▶ _SET EXERCISE_
In the IKEA text, rewrite everything from "IKEA opened its" down to "on eastern China.", putting "pilot store" in place of "test store".

===== TEXT EXCERPT =====

IKEA’s strategy is to use replication as the means for internationalisation, that is, a standardised concept and range is implemented in all markets despite cultural differences. This can be characterised as having a strong corporate culture where is it important to be cost-efficient in order to be able to offer low prices.

Here we analyse on retail internationalisation of IKEA’s international expansion with specific focus on the market entry into Russia, China and Japan. The reason for choosing these markets is that they are all new markets to IKEA. All three markets are relatively distant from the home market, culturally different and represent different degrees of developed markets; China and Russia are examples of emerging markets and Japan is an example of a mature market, being the world’s second largest consumer market. Japan is very different market from Russia and China. Also, IDEA entered in China and Russia in 1998 and 2000, respectively. The organisation of IKEA in Russia was more or less similar to the original organisation set-up. However, the organisation for the Chinese market is a new organisation. Thus in terms of organisational structure, Russia and China are different in some respect. Japan is a new market that IKEA entered. Here we take the case of each market in separation and are studying the various strategies implemented by IKEA.

IKEA China

IKEA opened its first test store in Beijing in 1998. By mid-2004, a new store in Beijing was under construction since the existing one was not a ‘real’ IKEA store in terms of looks. As of 2007 there were four stores in China: Beijing, Shanghai, Chengdu and Guangzhou. IKEA planned to open 10 stores in China before 2010. At the initial stage, the expansion focused on eastern China.

===== INFORMATION SUPPLIED =====

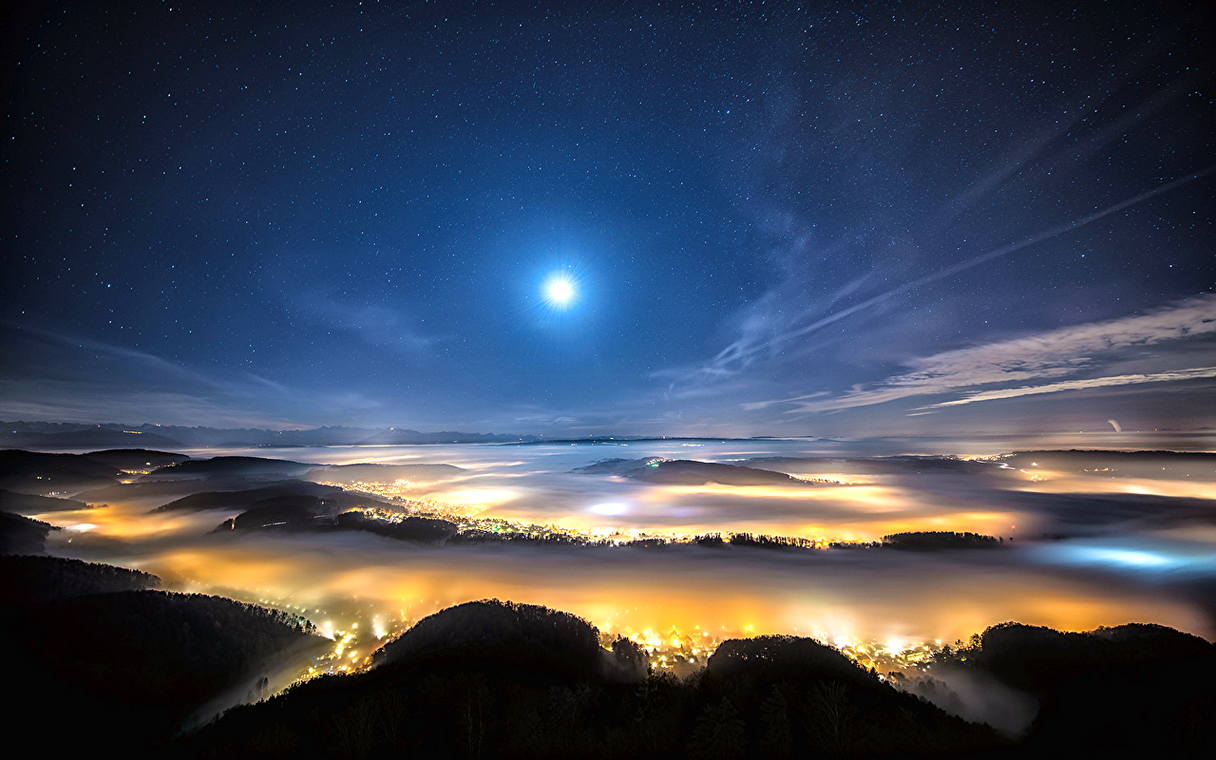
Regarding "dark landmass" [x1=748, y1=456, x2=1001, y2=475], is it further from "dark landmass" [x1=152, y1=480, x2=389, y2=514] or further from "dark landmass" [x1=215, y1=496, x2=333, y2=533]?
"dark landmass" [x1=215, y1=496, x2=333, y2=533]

=====

▶ _RESPONSE BELOW_
IKEA opened its first pilot store in Beijing in 1998. By mid-2004, a new store in Beijing was under construction since the existing one was not a ‘real’ IKEA store in terms of looks. As of 2007 there were four stores in China: Beijing, Shanghai, Chengdu and Guangzhou. IKEA planned to open 10 stores in China before 2010. At the initial stage, the expansion focused on eastern China.